Collected data:
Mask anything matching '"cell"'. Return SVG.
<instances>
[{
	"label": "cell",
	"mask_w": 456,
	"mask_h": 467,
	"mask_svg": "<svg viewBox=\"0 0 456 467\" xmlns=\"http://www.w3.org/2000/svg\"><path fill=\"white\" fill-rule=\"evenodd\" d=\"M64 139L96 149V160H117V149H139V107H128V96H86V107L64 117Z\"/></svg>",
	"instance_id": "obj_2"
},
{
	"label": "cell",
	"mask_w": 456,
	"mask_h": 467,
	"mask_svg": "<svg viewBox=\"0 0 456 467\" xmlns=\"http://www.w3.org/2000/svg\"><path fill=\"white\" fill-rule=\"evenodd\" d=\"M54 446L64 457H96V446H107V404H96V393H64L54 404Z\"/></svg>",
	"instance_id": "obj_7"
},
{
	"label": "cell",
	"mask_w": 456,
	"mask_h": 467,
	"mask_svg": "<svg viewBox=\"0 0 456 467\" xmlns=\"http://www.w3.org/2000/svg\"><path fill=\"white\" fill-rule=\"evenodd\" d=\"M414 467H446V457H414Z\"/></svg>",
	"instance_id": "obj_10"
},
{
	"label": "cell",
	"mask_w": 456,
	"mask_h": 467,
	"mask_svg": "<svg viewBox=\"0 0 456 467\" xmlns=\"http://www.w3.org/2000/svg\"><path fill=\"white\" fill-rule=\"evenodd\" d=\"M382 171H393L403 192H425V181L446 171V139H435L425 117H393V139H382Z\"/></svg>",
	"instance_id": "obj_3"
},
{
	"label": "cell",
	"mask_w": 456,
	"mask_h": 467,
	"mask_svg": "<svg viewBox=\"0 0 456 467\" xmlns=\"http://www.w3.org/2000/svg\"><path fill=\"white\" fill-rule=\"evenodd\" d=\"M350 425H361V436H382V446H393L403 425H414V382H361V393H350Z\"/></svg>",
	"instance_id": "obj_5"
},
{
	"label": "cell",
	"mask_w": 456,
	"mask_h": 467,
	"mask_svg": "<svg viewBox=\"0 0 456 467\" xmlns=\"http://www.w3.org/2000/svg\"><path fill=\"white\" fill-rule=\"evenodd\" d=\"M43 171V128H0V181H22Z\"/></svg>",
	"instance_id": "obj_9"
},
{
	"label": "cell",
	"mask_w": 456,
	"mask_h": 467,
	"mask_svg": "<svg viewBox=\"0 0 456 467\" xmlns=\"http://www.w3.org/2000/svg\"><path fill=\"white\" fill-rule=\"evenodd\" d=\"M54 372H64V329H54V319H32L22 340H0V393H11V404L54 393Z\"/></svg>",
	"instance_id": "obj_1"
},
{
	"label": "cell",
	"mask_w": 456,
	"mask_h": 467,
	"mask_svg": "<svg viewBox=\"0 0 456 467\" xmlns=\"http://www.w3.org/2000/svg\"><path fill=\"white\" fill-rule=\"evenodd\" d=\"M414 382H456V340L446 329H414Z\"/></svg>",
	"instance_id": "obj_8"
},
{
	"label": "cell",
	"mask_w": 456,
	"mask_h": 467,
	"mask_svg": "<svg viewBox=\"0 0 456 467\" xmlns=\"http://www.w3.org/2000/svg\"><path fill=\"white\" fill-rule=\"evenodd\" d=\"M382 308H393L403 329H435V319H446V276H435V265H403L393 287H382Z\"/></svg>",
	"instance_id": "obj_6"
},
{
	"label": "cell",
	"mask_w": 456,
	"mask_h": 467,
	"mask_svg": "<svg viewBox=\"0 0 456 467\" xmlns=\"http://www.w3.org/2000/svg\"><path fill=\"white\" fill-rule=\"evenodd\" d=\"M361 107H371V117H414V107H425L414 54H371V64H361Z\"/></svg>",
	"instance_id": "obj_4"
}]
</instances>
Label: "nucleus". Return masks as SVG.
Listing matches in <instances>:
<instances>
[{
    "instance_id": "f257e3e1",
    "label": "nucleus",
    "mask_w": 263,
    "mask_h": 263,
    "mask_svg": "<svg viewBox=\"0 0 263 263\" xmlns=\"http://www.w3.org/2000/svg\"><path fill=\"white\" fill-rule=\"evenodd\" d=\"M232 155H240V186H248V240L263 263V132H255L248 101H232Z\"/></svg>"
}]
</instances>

**PROBLEM:**
Extract every line of the records that contains the string "Return", matching case exactly.

**COMPLETE ANSWER:**
Mask anything matching '"cell"'. Return SVG.
Label: "nucleus". Return masks as SVG.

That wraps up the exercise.